Instructions for the task: For the records below, reproduce exactly the line that contains "kingdom: Animalia" and all subsequent lines, with nothing left out and nothing added.

(Saved entries)
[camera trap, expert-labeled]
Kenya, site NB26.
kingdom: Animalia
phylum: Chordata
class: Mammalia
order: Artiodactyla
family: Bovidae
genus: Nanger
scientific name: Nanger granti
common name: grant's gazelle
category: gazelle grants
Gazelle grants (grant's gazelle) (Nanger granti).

Exercise response:
kingdom: Animalia
phylum: Chordata
class: Mammalia
order: Artiodactyla
family: Bovidae
genus: Nanger
scientific name: Nanger granti
common name: grant's gazelle
category: gazelle grants
Gazelle grants (grant's gazelle) (Nanger granti).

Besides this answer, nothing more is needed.